Mevlana'ya sorarlar: “O kadar okur, o kadar yazarsın, peki ne bilirsin?” Mevlana bu soruya asırlık bir yanıt verir: “Haddimi bilirim!” Haddini bilmek, özellikle içinde bulunduğumuz kültürün bakış açısıyla yaklaştığımızda kulağa ne kadar da korkutucu geliyor değil mi? Oysa biraz kritik edildiğinde ardındaki mana daha net ortaya çıkmakta. Haddini bilmek… Güçlü ve zayıf yönlerimizi bilerek ve kendimizi sevgiyle kabul ederek… Sınırlarımızı zorlayıp potansiyelimize ulaşarak, neyi başarıp neyi başaramayacağımızın farkına vararak.

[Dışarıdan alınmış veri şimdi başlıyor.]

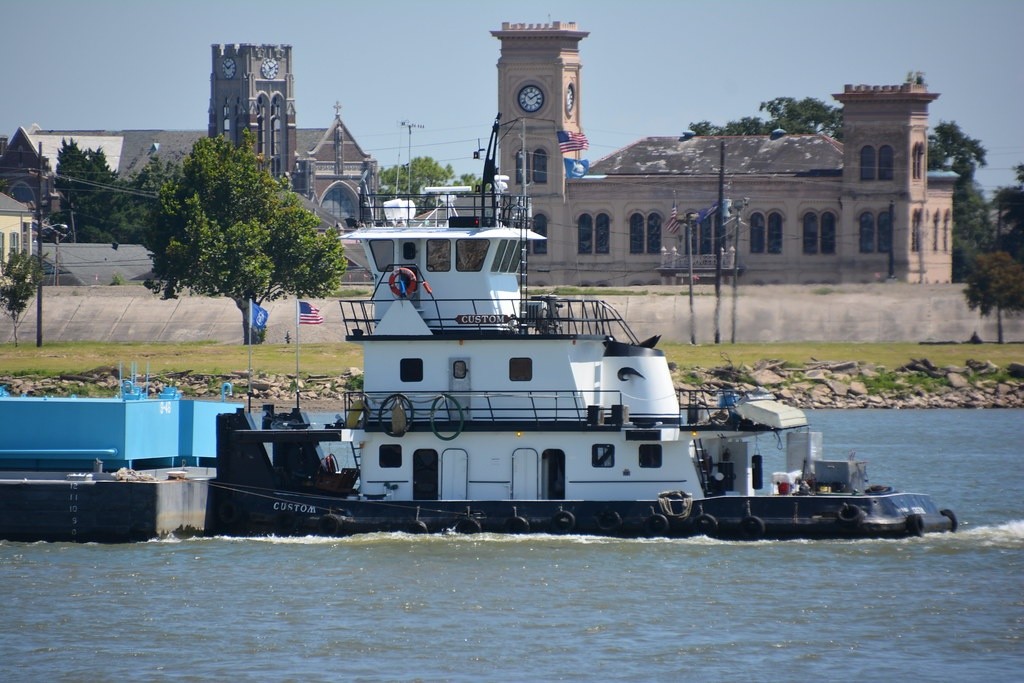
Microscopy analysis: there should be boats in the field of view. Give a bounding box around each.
[214,120,958,540]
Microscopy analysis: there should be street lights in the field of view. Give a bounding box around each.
[38,223,68,347]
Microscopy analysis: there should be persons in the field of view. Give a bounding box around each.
[971,332,982,343]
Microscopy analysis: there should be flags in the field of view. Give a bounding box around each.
[249,301,269,330]
[297,300,324,324]
[565,158,589,179]
[697,201,720,224]
[557,130,589,151]
[666,203,681,234]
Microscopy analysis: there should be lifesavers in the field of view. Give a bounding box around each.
[388,266,419,297]
[451,517,482,533]
[940,509,959,533]
[642,513,670,537]
[907,514,925,537]
[738,516,765,540]
[837,503,864,523]
[400,520,430,534]
[502,516,531,534]
[318,513,344,537]
[691,513,719,537]
[550,511,576,533]
[326,456,336,474]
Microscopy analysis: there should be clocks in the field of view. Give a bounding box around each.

İnsan, varoluşundan itibaren öncelikle kendisini sonra da başkalarını tanımaya ve anlamaya çalışır. Hayatın en heyecan verici, belki de en zorlu macerası olan “kendini bilmek” bizi psikolojideki en eski ama bir o kadar da güncel olan “Benlik” kavramına götürür.

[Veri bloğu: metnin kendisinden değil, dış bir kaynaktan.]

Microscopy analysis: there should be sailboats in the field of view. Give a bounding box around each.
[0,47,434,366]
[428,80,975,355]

Psikolojideki farklı kuram ve yaklaşımlara göre benlik kavramının detaylı olarak ele alındığı bu kitapta, alan yazında çalışılan bazı benlik kavramlarına yer verilerek, bu kavramların iş hayatı ve öznel mutluluk üzerine etkileri tartışılmıştır.
Her bir kuramın ve yaklaşımın insan doğasına olan farklı bakış açıları, benlik algıları özelinde karşılaştırılıp kritik edilerek nihayetinde bir senteze ulaşılmaya çalışılmıştır. Kitabın sonunda bireyin mutluluğu üzerinde çok büyük etkisi olan pozitif benlik kavramına da değinilmiş ve pozitif bir benlik algısına sahip olabilmek adına alan yazın çerçevesinde birtakım önerilere yer verilmiştir.